The federal government's Administration for Community Living recently released its 2022 National Strategy to Support Family Caregivers. It offers dozens of best practices for state and local jurisdictions to provide strong support across the board, including financially. But it will be up to those jurisdictions to implement those practices.
In our time with the various caregivers we interviewed, we found extraordinary challenges. But we also found extraordinary perseverance, the byproduct of the critical mission of providing a loved one with proper care.
"It's just that time that we spend together, not necessarily doing anything extravagant, but just being in each other's presence, telling each other that we love each other," Adkins said. "As sappy as that sounds, those are things that I've learned to really savor and appreciate as much and as often as I can.”

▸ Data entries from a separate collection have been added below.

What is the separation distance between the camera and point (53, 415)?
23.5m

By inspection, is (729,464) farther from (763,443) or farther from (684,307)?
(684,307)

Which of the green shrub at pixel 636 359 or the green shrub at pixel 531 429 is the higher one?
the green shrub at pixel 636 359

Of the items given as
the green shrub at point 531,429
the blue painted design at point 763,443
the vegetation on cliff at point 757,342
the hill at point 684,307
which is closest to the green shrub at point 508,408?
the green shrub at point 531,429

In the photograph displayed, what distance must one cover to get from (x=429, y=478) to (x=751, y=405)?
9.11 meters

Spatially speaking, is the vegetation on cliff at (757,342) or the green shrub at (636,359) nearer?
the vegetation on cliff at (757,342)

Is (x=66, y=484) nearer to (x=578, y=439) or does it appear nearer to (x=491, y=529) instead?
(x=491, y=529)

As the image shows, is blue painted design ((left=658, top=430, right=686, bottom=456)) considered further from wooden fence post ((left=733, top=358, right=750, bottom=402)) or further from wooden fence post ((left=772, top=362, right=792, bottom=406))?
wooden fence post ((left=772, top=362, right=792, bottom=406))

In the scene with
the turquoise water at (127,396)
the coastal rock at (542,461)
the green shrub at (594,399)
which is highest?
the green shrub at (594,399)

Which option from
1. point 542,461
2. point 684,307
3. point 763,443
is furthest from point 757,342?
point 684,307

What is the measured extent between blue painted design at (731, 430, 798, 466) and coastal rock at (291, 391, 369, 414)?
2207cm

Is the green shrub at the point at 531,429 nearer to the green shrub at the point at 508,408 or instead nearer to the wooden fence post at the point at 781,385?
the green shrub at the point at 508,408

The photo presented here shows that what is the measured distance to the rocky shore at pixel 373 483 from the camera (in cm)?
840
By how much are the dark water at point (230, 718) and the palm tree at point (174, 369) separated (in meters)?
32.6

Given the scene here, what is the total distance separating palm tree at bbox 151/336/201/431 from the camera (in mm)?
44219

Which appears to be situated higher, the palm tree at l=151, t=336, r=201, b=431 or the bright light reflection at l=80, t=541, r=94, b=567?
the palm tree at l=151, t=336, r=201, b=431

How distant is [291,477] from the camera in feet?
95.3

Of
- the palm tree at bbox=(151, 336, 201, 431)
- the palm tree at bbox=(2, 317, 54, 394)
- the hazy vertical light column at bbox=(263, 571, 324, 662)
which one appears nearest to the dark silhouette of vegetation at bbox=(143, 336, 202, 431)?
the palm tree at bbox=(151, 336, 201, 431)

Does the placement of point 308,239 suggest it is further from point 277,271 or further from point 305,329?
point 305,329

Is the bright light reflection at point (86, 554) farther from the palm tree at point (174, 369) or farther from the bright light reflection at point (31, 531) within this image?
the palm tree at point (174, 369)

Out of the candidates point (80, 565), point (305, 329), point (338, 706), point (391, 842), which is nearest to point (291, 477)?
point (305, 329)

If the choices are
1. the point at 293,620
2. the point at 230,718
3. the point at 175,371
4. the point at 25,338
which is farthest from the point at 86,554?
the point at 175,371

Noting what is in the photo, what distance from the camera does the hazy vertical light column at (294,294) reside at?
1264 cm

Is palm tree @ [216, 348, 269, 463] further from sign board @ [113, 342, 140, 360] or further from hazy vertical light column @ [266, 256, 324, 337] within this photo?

Keys expressed a similar sentiment.
“No matter how hard caregiving is, I am so grateful my mom and Terry are both alive," she said. "And I get to hear them say, ‘I love you,’ and I get to tell them, ‘I love you.’ My dad recently died, and I’ll never be able to hear that again. But every day I get to hear it from them.”
The AARP survey found, in spite of everything, more than half of caregivers has given them an added sense of purpose or meaning. That sense was reflected in the words of everyone we interviewed.
For Kilmer, it's even more poignant after welcoming a baby girl, Amelia, who turned three months old shortly after our interview.
“I was 20 weeks pregnant," Kilmer said. "And there was a moment I was like, ‘What am I doing? Why am I bringing this child into our chaos?’ But I remember saying that to John. And John goes, ‘We’re bringing a child into a world where this child is going to have a different lens. This child is going to know patience. This child is going to know love from two parents that love with their whole heart, even if they can’t scratch their own nose.'"
To care for a loved one means a myriad of things. But above all, it means providing that loved one with dignity, empathy, and, of course, love itself.
"I look at it as caring for humanity itself," said Ganesh Nayak. "It's to recognize what humanity is and what it means to be human."